The just released "Outbreak Responder" puts players in the position of international aid workers trying to stop the spread of malaria in Africa, letting us take a walk in their shoes -- and their scrubs.

Through 30 levels of play, the iOS game challenges players to complete tasks like managing and training volunteers, clearing mosquito pools, buying insecticide, curing the sick and accepting donations.

The game also gives actual donations. Half the profits from in-app purchases go to the non-profit Malaria No More, which provides tests and treatments to children in Africa.

The game was developed by Global Gaming Initiative, which also makes a soccer game and a bike-riding game that funnel 50 percent of profits to charities.

"Outbreak Responder" joins other games for good, such as "Free Rice," an online trivia and vocabulary game that donates 10 grains of rice through the World Food Programme for each right answer, and FarmVille, from social gaming company Zynga, which runs in-game campaigns for various non-profits.

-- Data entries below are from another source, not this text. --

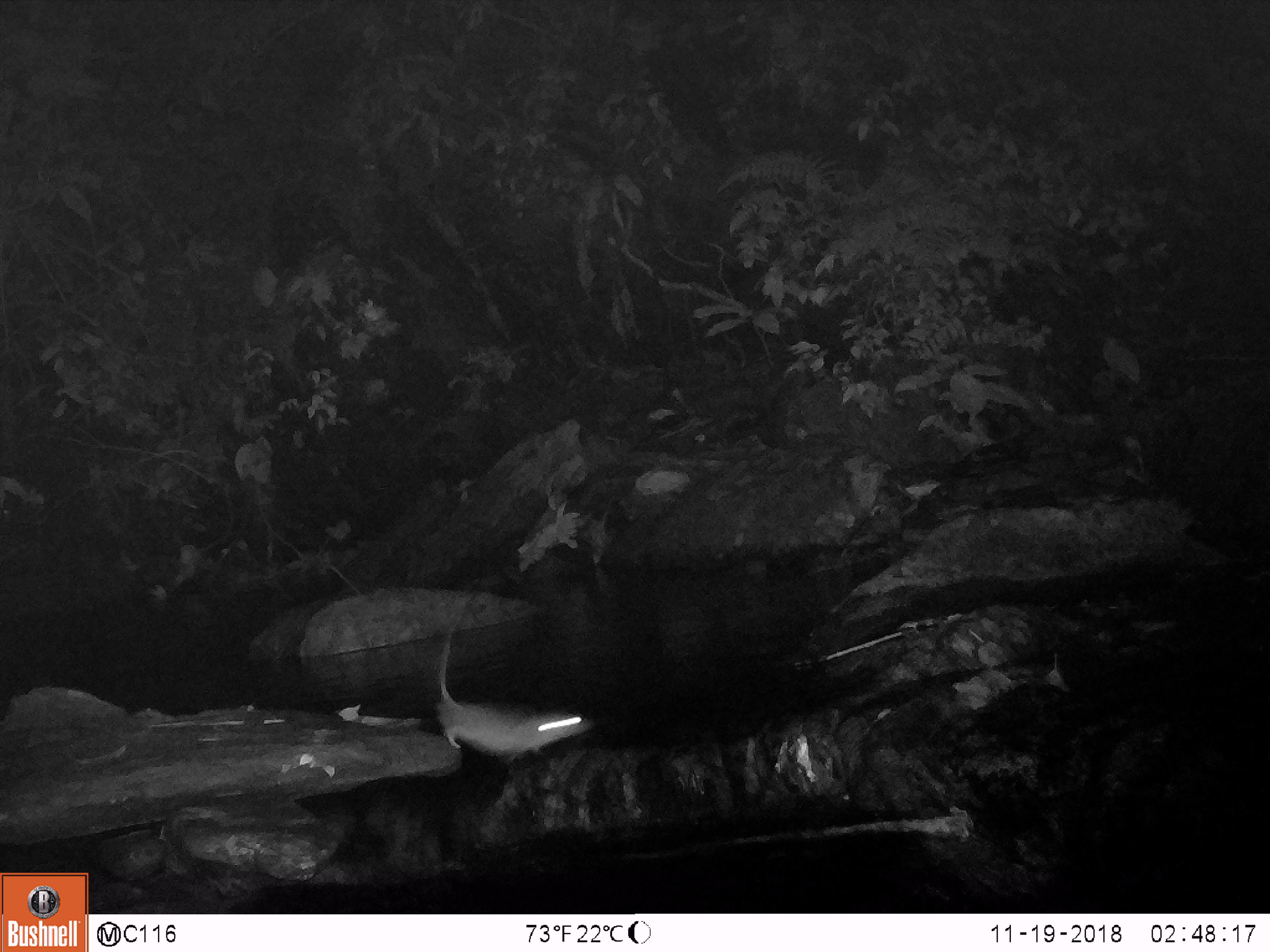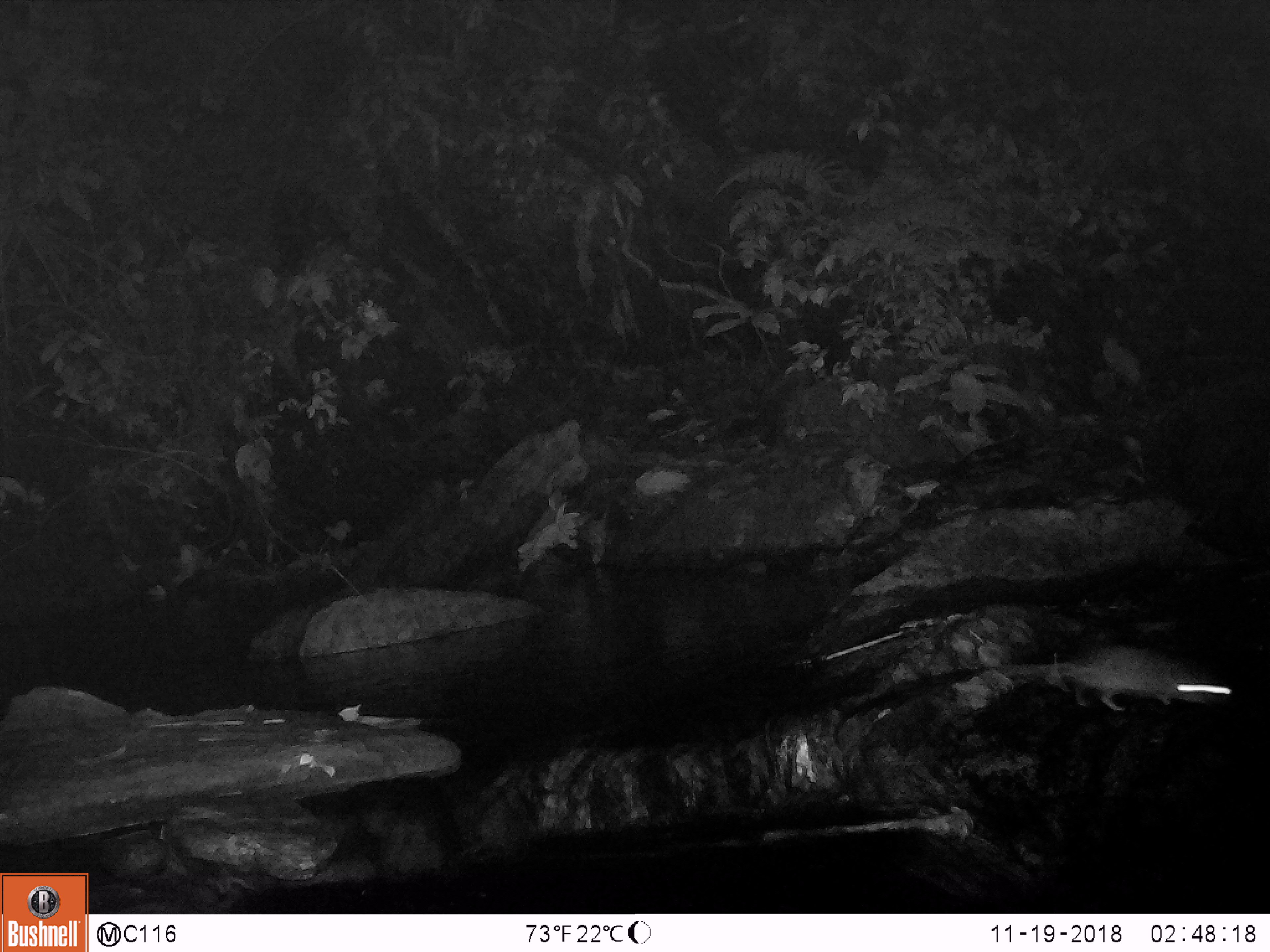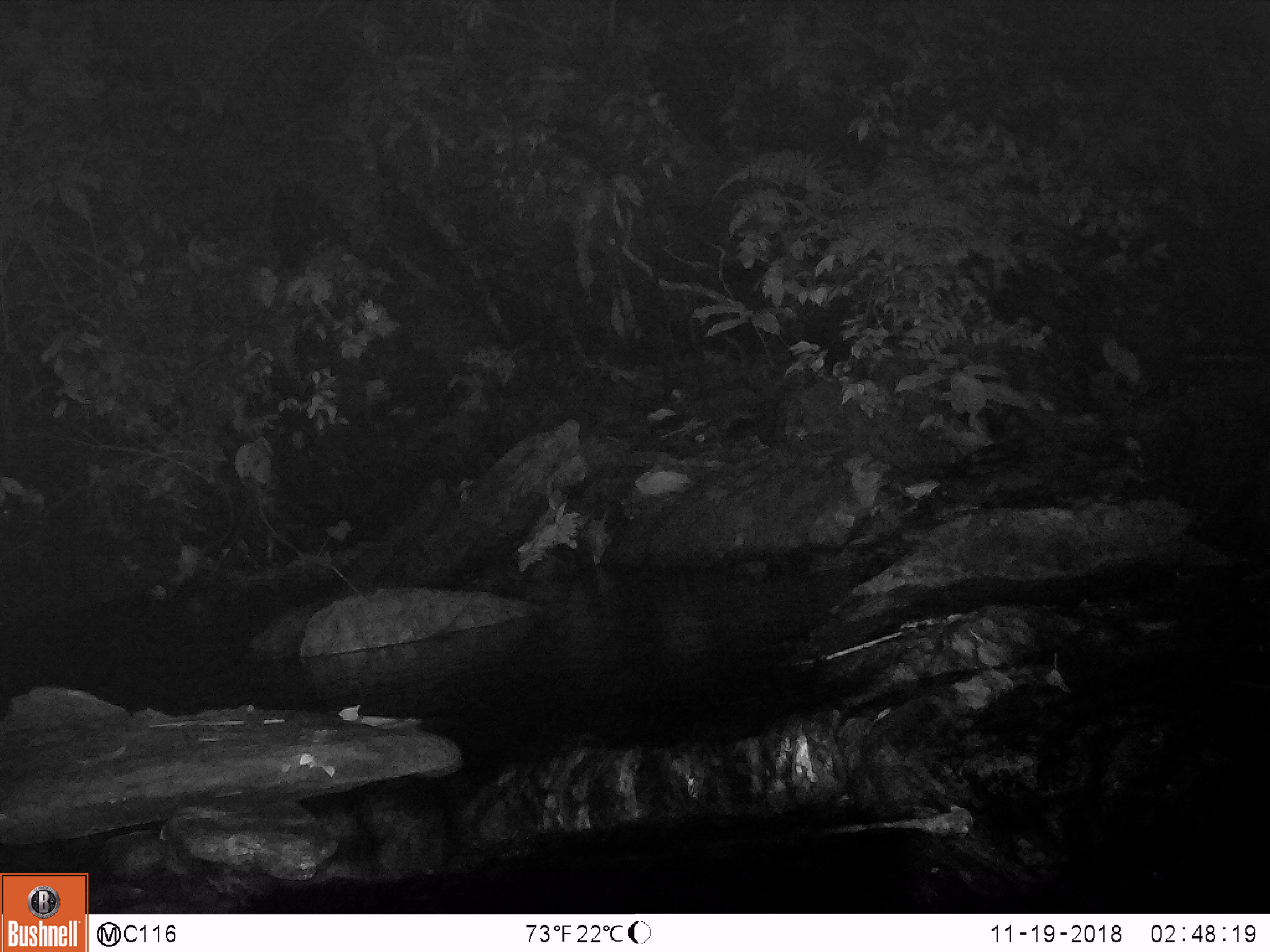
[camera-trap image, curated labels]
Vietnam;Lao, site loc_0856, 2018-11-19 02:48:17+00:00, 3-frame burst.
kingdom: Animalia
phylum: Chordata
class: Mammalia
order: Rodentia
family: Muridae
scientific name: Muridae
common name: old-world mice and rats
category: unidentified murid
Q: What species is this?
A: Unidentified murid (old-world mice and rats) (Muridae).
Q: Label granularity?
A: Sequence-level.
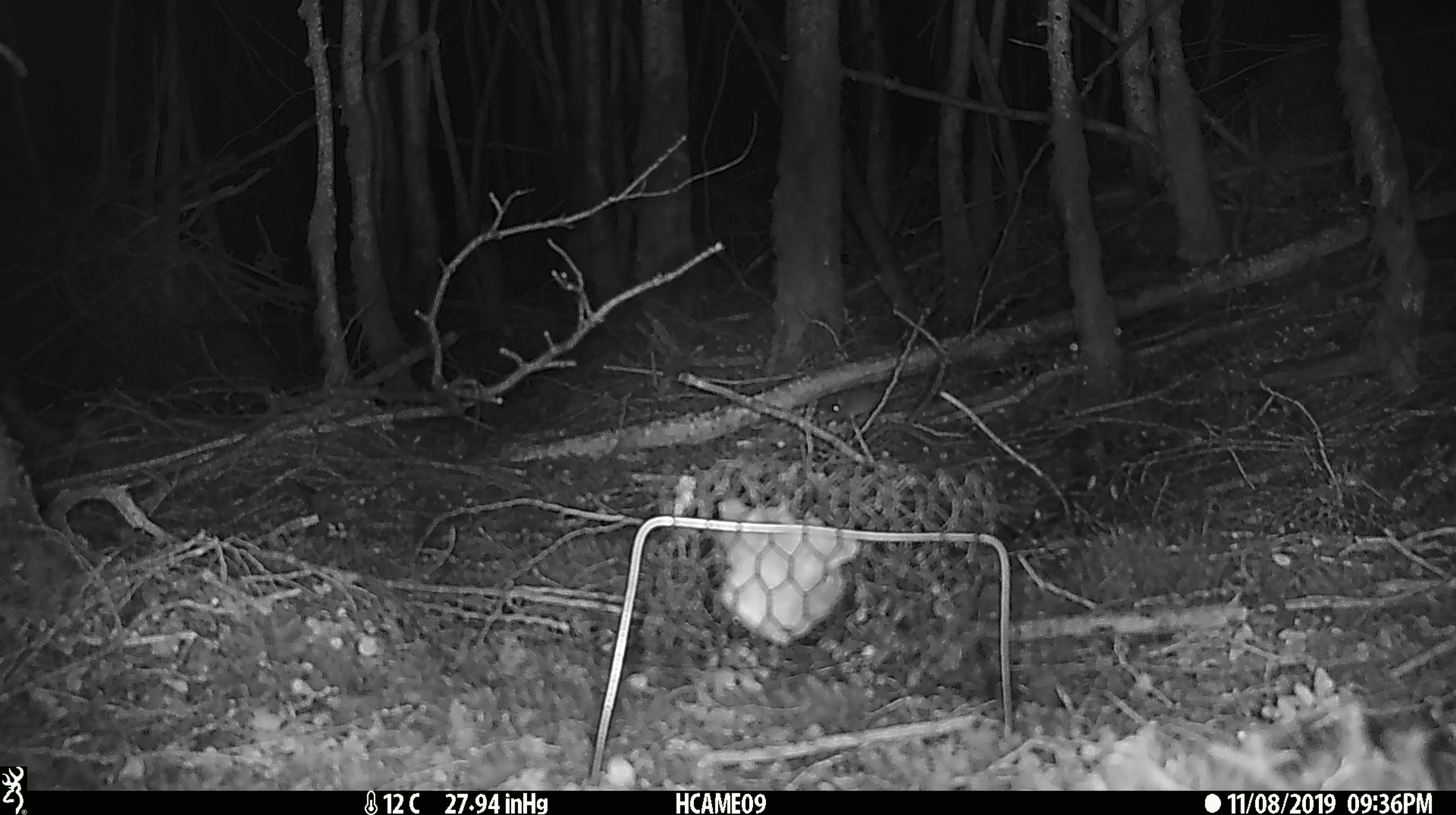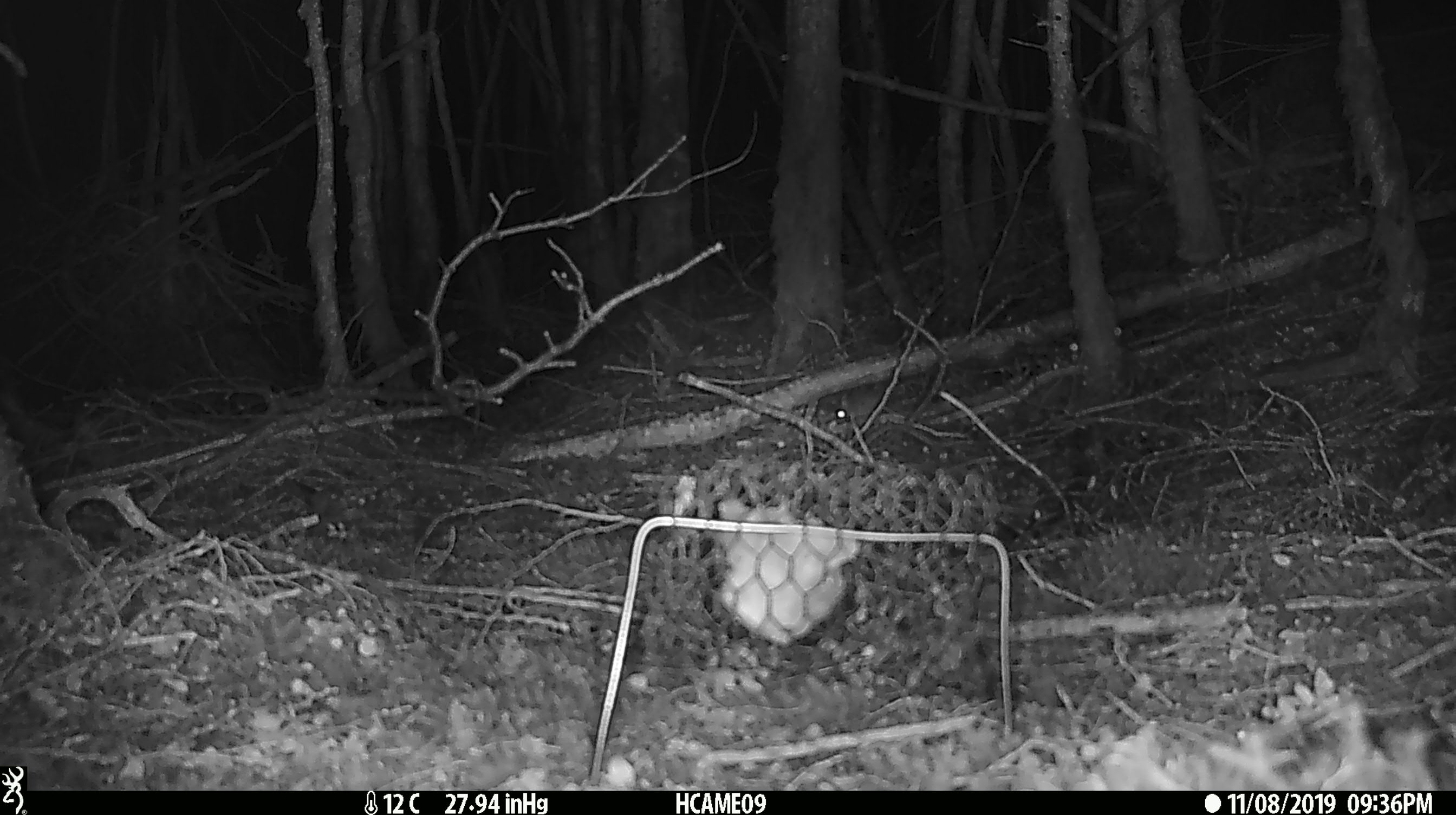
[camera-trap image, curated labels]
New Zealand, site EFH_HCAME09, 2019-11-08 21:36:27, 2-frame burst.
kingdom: Animalia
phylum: Chordata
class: Mammalia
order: Rodentia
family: Muridae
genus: Mus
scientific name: Mus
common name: mouse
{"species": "mouse (Mus)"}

Most games don't attempt to simulate the experience of a crisis, though there is at least one other. "Darfur is Dying," on online game created as part of a contest help by a partnership between Reebok Human Rights Foundation, mtvU and the International Crisis Group, challenges players to protect the Sudanese refugee camp in which they live from a militia attack.

"Outbreak Responder" seeks to raise awareness and money that's urgently needed: more than 600,000 people die from malaria each year. Global Gaming Initiative said that every dollar collected from "Outbreak Responder" can save two lives through Malaria No More's treatment program.